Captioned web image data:
※ ※ ※
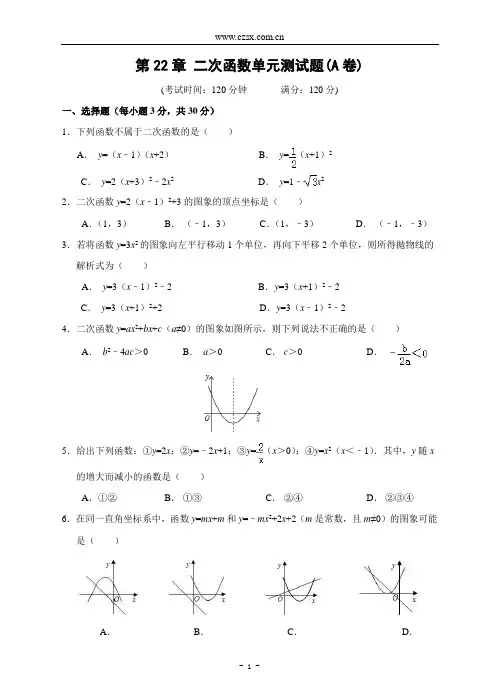 二次函数单元测试题A卷(含答案)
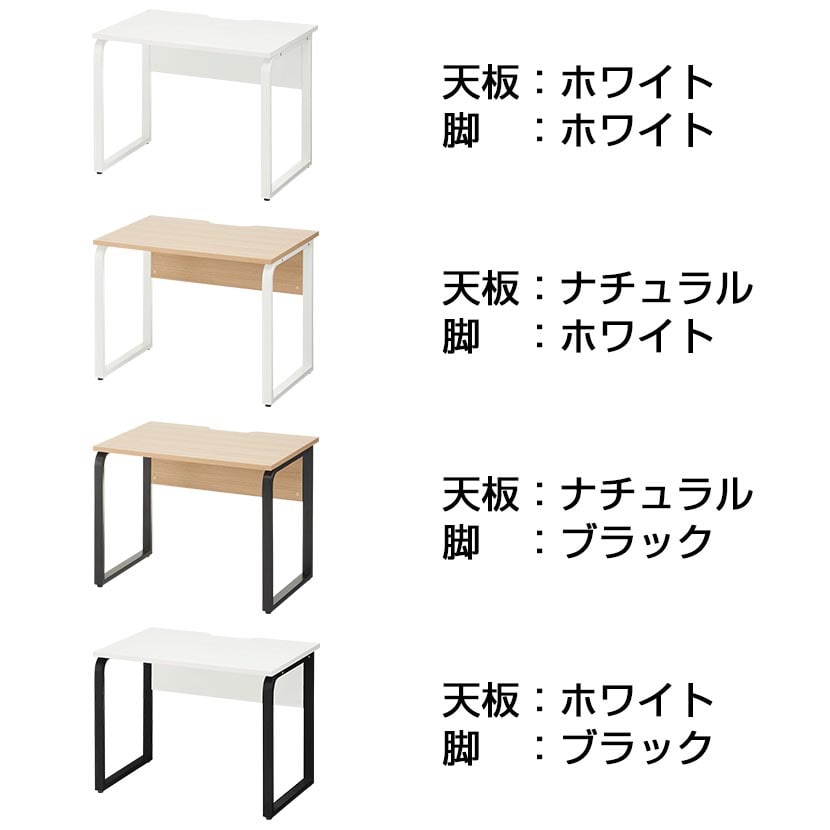 メティオ デスク 幅1000×奥行700×高さ720mm 配線機能付き 木天板 スチール脚 平机 ワークデスク オフィス [2]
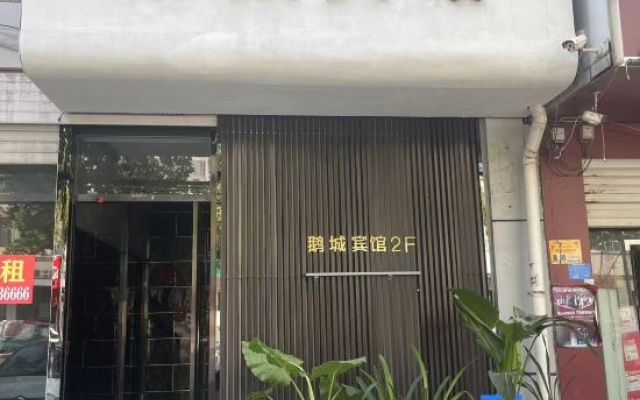 Echeng Hotel — 2-star hotel in Handan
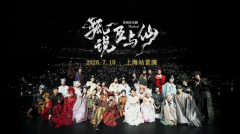 东方志怪舞台惊艳亮相！音乐剧《狐说臣与仙》上海站演出圆满成功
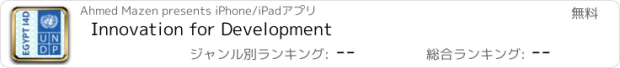 おすすめアプリ Innovation for Development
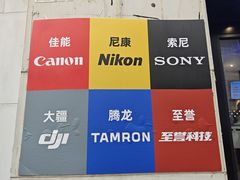 -尼康·佳能·大疆官方授权店·卓群数码总店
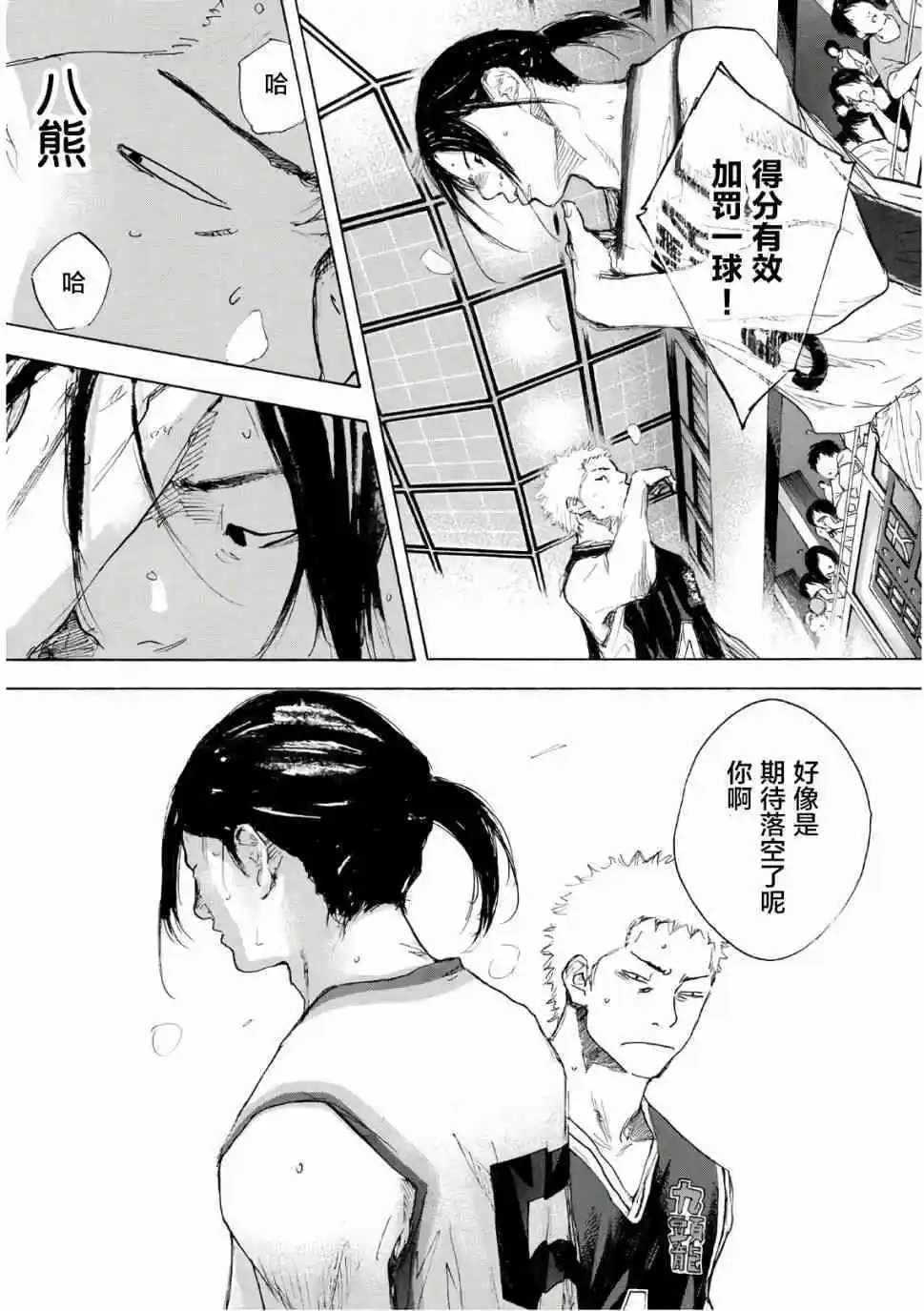第608话 FIN12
※ ※ ※
Work instruction: What you give back must match the entries exactly, apart from the omitted pictures.

Problem solution:
 二次函数单元测试题A卷(含答案)
 メティオ デスク 幅1000×奥行700×高さ720mm 配線機能付き 木天板 スチール脚 平机 ワークデスク オフィス [2]
 Echeng Hotel — 2-star hotel in Handan
 东方志怪舞台惊艳亮相！音乐剧《狐说臣与仙》上海站演出圆满成功
 おすすめアプリ Innovation for Development
 -尼康·佳能·大疆官方授权店·卓群数码总店
第608话 FIN12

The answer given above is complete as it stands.